The report revealed that Nigeria’s export earnings rose sharply, fueled by elevated global crude oil prices and higher production levels. This contributed significantly to the country’s overall trade balance, which saw one of its largest annual increases in nearly a decade.
“Nigeria’s external sector in 2024 experienced a notable improvement, mainly due to higher oil export earnings and a more flexible exchange rate regime,” NESG says.
According to the report, oil production in Nigeria increased from 1.47 million barrels per day in 2023 to 1.55 million barrels per day in 2024, for the first time in four years.
This boosted Nigeria’s foreign exchange earnings, with oil contributing over 80% of export revenue.
Moreover, the NESG report also said that Bonny Light prices averaged $82.6 per barrel in 2024, compared to $85.0 in 2023.
Nigeria’s external sector has been experiencing notable improvements of late, mainly due to higher oil export earnings and a more flexible exchange rate regime.
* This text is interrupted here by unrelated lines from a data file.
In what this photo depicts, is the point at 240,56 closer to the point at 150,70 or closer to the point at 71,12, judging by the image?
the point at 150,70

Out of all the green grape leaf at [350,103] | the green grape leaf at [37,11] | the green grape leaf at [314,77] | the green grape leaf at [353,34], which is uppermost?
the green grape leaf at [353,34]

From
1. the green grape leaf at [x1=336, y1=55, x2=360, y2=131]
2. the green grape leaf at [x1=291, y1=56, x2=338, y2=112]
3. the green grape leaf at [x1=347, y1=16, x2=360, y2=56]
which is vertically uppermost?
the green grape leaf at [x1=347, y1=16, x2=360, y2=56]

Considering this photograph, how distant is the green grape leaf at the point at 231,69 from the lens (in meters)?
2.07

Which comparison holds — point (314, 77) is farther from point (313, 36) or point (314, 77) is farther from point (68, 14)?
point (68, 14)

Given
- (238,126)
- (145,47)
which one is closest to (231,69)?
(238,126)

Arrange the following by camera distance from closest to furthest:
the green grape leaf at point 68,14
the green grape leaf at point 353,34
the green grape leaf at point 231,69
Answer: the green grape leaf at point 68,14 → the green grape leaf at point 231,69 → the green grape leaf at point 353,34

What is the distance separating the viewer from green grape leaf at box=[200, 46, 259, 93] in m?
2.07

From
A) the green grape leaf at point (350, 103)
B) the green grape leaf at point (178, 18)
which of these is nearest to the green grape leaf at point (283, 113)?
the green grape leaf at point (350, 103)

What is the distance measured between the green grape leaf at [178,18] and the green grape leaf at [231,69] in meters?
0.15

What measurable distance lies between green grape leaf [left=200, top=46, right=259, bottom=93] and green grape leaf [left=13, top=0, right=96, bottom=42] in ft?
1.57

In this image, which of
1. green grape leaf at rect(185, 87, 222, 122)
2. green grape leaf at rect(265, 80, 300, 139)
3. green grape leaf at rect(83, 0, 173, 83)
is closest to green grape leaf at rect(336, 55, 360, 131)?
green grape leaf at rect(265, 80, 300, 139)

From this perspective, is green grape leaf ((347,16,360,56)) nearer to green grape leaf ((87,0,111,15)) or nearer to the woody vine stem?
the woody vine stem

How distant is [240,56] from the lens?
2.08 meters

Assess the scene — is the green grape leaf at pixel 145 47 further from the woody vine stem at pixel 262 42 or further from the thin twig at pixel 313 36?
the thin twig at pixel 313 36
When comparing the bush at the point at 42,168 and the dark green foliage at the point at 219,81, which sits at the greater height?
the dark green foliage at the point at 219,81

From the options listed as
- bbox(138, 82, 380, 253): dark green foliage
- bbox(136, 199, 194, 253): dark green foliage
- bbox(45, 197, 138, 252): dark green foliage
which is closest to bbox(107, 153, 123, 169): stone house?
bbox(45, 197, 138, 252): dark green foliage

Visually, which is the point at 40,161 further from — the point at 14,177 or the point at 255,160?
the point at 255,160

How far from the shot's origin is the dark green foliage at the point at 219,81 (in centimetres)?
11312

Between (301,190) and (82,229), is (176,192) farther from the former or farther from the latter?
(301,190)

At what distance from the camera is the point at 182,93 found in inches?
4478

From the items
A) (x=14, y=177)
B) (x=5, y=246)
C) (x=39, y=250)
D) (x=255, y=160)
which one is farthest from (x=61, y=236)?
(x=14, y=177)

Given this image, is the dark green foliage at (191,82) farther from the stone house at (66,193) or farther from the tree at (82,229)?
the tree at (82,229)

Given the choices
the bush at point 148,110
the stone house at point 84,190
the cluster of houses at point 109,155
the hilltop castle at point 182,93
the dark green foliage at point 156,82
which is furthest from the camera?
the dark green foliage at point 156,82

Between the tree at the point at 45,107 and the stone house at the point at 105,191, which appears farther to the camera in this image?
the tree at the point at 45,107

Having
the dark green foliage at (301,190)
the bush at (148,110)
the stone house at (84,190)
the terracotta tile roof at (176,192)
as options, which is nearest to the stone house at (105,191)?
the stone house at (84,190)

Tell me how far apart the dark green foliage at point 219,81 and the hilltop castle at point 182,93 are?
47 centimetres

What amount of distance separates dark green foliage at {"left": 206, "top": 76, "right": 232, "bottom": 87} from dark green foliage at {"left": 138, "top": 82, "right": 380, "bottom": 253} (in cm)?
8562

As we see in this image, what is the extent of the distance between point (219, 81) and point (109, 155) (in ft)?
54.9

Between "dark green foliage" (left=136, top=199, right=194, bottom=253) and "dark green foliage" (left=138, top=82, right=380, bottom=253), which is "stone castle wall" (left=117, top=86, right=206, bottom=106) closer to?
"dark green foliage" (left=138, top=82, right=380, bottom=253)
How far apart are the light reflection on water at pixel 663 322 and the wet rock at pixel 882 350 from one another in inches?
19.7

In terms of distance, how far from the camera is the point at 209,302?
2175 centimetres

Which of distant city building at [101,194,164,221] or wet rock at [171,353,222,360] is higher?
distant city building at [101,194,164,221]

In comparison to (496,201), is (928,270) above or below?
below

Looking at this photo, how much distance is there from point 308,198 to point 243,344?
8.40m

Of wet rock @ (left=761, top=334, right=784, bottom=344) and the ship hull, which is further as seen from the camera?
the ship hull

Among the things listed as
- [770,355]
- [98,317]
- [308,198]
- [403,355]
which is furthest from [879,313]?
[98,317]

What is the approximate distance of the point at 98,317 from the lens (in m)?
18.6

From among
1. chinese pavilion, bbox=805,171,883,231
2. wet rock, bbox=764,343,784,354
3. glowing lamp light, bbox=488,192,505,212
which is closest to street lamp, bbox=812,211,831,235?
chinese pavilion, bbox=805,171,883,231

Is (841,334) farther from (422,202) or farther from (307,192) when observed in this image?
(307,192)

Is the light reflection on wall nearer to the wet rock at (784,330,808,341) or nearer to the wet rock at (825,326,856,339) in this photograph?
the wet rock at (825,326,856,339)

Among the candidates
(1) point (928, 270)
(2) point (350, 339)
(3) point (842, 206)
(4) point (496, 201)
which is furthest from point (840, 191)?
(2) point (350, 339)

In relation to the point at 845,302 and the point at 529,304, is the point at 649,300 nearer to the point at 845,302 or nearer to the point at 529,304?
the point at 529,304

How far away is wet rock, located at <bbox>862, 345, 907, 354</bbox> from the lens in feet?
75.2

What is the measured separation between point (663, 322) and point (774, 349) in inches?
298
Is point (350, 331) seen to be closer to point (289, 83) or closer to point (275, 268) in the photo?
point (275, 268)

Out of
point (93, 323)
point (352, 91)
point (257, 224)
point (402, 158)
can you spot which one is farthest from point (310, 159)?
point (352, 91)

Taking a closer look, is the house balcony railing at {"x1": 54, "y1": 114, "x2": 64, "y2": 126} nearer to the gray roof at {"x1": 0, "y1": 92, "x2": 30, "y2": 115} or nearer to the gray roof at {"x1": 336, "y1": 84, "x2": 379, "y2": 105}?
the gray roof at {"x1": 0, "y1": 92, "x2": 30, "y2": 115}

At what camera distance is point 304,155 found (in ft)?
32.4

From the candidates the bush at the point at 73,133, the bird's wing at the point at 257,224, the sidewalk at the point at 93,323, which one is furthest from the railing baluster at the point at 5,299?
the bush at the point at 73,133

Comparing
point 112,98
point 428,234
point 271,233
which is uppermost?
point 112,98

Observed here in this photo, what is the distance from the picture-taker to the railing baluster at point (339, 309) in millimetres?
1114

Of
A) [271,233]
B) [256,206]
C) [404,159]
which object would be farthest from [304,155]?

This improvement has supported a high accretion in the country’s external reserves which strengthened the government’s fiscal buffers and triggered improved investors’ confidence.
GDP growth in 2025
The report projects Nigeria’s real GDP growth to surge to 5.5% in 2025, however with the implementation of effective stabilisation measures. Inflation is also projected to decline to 24.7% from the current 34.8%, signalling an improvement in the country’s macroeconomic stability.
In 2025, the global oil market is in for a potential oversupply due to the US president’s vowing to boost petroleum production in the world’s largest oil producer. Trump’s second presidency is expected to reshape global energy supply dynamics, and alter corporate strategies.
But these actions aside from bringing uncertainties about the long-term impact on environmental policies and international climate efforts, could lead to potential oversupply in the oil impact Nigeria’s economy because of its dependence on the oil and sector for foreign exchange earnings.
The report suggests the need to diversify export earnings by boosting non-oil exports. This calls for investment in value-added production, export incentives, and improved logistics could help reduce dependence on oil and prevent potential external vulnerabilities.
The government and policymakers need to prioritize infrastructure, energy, and human capital investments to sustain and amplify the gains recorded in 2024.